Spionageverdacht bei Taurus alarmiert die Politik
2. März 2024Das Bundesverteidigungsministerium bestätigte einen Abhörfall. "Es ist nach unserer Einschätzung ein Gespräch im Bereich der Luftwaffe abgehört worden", sagte eine Ministeriumssprecherin. Zum Inhalt machte das Ministerium keine Angaben. Der Vorgang werde weiter geprüft, sagte die Sprecherin. Zuvor hatte es geheißen, das Bundesamt für den Militärischen Abschirmdienst habe "alle erforderlichen Maßnahmen eingeleitet".
Bundeskanzler Olaf Scholz (SPD) kündigte eine "zügige" Aufklärung des Vorfalls an. "Das, was dort berichtet wird, ist eine sehr ernste Angelegenheit", sagte Scholz bei einem Besuch in Rom. "Und deshalb wird das jetzt sehr sorgfältig, sehr intensiv und sehr zügig aufgeklärt und das ist auch notwendig."
Ein strukturelles Problem?
Politiker von Grünen und Union zeigten sich besorgt über die Berichte, denen zufolge Russland ein internes Gespräch deutscher Bundeswehroffiziere über den Marschflugkörper Taurus abgehört hat. "Sollte sich diese Geschichte bewahrheiten, wäre das ein hochproblematischer Vorgang", sagte der Vorsitzende des Parlamentarischen Kontrollgremiums des Bundestages, Konstantin von Notz, dem Redaktionsnetzwerk Deutschland. "Es stellt sich die Frage, ob es sich hier um einen einmaligen Vorgang oder ein strukturelles Sicherheitsproblem handelt", fügte der Grünen-Politiker hinzu. "Ich erwarte umgehende Aufklärung aller Hintergründe."
Der CDU-Verteidigungspolitiker Roderich Kiesewetter warnte vor einer Veröffentlichung weiterer abgehörter Gespräche. "Es werden sicher noch etliche andere Gespräche abgehört worden sein und gegebenenfalls zu späteren Zeitpunkten im Sinne Russlands geleakt werden", sagte er dem Nachrichtenportal "ZDFheute". Es sei davon auszugehen, "dass das Gespräch ganz gezielt durch Russland zum jetzigen Zeitpunkt geleakt wurde in einer bestimmten Absicht". Diese könne nur darin liegen, "eine Taurus-Lieferung durch Deutschland zu unterbinden".

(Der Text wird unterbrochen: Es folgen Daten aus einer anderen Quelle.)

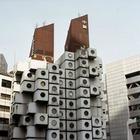 В Токио хотят разобрать капсульную башню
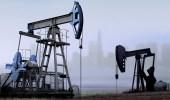 النفط يتراجع وسط مخاوف بشأن محادثات التجارة الصينية الأمريكية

Die "Bild"-Zeitung hatte zuvor berichtet, russische Propagandakanäle hätten einen angeblichen Mitschnitt eines abgehörten Gesprächs von Bundeswehroffizieren veröffentlicht. Darin sei zu hören, wie vier Bundeswehroffiziere über die Fähigkeiten des Marschflugkörpers Taurus diskutierten sowie darüber, welche Herausforderungen mit einer Lieferung an die Ukraine verbunden wären. Laut "Bild"-Zeitung diskutieren die Offiziere in dem Gespräch auch über Möglichkeiten, wie in der Ukraine Taurus-Marschflugkörper auch ohne konkrete Zieldatenübermittlung durch die Bundeswehr eingesetzt werden könnten.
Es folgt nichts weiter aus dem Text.